Midterm Elections Produce Encouraging Signs for Medicaid and Progressive Health Care Policy

As the dust settles on the 2018 midterm elections, pundits and politicians will endlessly debate what the results mean for the country. Talking heads will read the electoral “tea leaves,” and pontificate on a “Blue Wave,” or “Red Wall,” and what it all means for 2020. However, with some races too close to call, multiple recounts, and the ever-present reality of gerrymandering and voter suppression, we may never agree on the “meaning” of 2018.

What is clear is that health care won. Preserving access to affordable health care was a key winning message across the country.  Voters in three deep red states, Idaho, Nebraska, and Utah, approved ballot initiatives that expanded Medicaid under the Obama administration’s landmark Affordable Care Act (ACA). This is a stunning reversal from the last few election cycles where baseless but nevertheless effective attacks on the progressive health care law propelled conservative victories in Congress, state legislatures, and governors’ mansions. In contrast, the result of last night’s votes to expand Medicaid will offer more than 300,000 low-income people access to quality health care.

The health care implications of the vote are staggering. Medicaid expansion leads to greater access to an array of health care services, from primary care to substance abuse treatment. People with chronic conditions, such as diabetes and HIV/AIDS experience better health outcomes as they are more likely to start and continue treatment and new research shows that Medicaid expansion results in better access to surgery and higher quality surgical care. Less tangible, but no less important is the financial well-being connected with Medicaid expansion. People in expansion states report having an easier time paying their medical bills, and carrying less debt.

The political ramifications of the 2018 midterm elections are also worthy of noting. The real possibility of expanding Medicaid in Republican controlled states suggests that health care is an important issue for voters, even in conservative corners of the country.
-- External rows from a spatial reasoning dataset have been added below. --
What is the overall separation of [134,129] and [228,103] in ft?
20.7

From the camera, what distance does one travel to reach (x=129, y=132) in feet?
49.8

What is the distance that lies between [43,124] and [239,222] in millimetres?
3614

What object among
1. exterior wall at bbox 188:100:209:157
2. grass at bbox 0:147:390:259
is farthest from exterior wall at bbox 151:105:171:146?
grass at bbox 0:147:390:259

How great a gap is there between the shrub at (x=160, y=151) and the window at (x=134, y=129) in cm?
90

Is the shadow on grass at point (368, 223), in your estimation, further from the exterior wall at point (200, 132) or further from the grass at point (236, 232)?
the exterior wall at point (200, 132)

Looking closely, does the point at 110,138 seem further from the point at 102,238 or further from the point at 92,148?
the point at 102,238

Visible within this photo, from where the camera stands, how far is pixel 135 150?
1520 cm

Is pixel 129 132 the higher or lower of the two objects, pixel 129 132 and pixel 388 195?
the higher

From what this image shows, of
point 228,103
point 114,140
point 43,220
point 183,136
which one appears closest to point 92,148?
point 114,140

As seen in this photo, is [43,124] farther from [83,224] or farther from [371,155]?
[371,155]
Republican statehouses in Boise, Lincoln, and Salt Lake City have blocked Medicaid expansion for years, towing the anti-Obamacare line that propelled the Republicans to dominance earlier this decade. But the scare tactics of “socialized medicine” and “Obamacare Death Panels” seem to be losing potency. Voters, even those who cast ballots for Republicans, are changing their views of Medicaid and the ACA.

The potential to expand Medicaid demonstrates that people across the country are recognizing the need and opportunity to have quality health care through the ACA and Medicaid expansion, and they are taking steps to get it.  The campaigns started from the ground up, with grassroots organizing by local residents. Strict rules governing ballot initiatives meant that organizers needed to build strong support at the local level, even in conservative, rural areas that have long supported candidates who vehemently oppose both Medicaid and the ACA. Organizers then built networks of allies including organizations representing physicians, hospitals, chambers of commerce, patient advocates, and progressive groups. Together they made the powerful case that Medicaid expansion makes sense, for patients, providers, and the economy of the states.
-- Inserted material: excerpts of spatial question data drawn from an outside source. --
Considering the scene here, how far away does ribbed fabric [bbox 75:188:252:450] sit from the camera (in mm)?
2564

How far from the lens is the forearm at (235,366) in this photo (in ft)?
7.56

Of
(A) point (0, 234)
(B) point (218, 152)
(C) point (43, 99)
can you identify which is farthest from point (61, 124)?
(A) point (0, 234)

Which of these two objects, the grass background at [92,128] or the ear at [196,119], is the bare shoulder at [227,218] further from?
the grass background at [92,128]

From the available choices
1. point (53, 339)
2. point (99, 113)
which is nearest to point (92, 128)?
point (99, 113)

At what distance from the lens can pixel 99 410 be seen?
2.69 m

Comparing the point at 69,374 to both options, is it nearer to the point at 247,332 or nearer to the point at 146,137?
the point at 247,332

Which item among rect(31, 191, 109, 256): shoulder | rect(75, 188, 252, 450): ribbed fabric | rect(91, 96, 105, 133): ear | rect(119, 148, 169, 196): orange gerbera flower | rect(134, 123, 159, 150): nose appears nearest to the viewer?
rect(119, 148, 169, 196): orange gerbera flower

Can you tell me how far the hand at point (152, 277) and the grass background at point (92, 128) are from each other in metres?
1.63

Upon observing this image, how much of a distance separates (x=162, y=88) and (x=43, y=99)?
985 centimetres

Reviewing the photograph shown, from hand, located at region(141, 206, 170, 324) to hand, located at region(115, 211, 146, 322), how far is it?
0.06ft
As a non-profit that fights to protect and expand access to quality health care, the National Health Law Program is encouraged by these wins and hopes that they signal a change in the political calculus. For most of the last decade, health care has been wielded as a political battle-ax, and opposition to Medicaid seen as a political asset in red states. That political truism has lost its force.  For example, in Idaho, the outgoing governor, Republican Butch Otter, endorsed the Medicaid expansion ballot initiative last week. Meanwhile, Democratic gubernatorial victories in Kansas, Maine and Wisconsin could lead to rapid expansion of Medicaid, a position popular with voters, but blocked by Republican legislatures or governors. (Mainers voted to expand Medicaid last year, but their outgoing GOP governor has obstructed the process). Medicaid expansion in these six states could produce the largest growth in the program since the passage of the Affordable Care Act. Therefore, if nothing else, a “Medicaid Wave” is building.
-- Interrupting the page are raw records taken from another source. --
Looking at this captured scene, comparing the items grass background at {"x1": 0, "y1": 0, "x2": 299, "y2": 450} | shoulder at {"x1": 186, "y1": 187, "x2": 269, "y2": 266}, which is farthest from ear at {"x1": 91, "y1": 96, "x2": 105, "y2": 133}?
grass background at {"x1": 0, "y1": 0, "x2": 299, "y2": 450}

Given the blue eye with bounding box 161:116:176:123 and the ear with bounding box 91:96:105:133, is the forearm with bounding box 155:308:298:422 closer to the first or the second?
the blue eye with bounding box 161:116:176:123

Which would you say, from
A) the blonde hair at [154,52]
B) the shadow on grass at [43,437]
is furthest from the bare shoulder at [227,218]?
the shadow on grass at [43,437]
Perhaps the most important fallout from last night will be what these victories mean for the ongoing attacks on the integrity of Medicaid and the ACA. With the House under Democratic control, further attempts to repeal the ACA and institute Medicaid block grants will at least be on hold for two more years, while Trump’s illegal attempts to weaken Medicaid with Section 1115 Medicaid waivers might become even more unpalatable. Such a show of popular support for Medicaid in “Trump country” might give him and his allies at HHS pause as they continue their crusade to decimate Medicaid.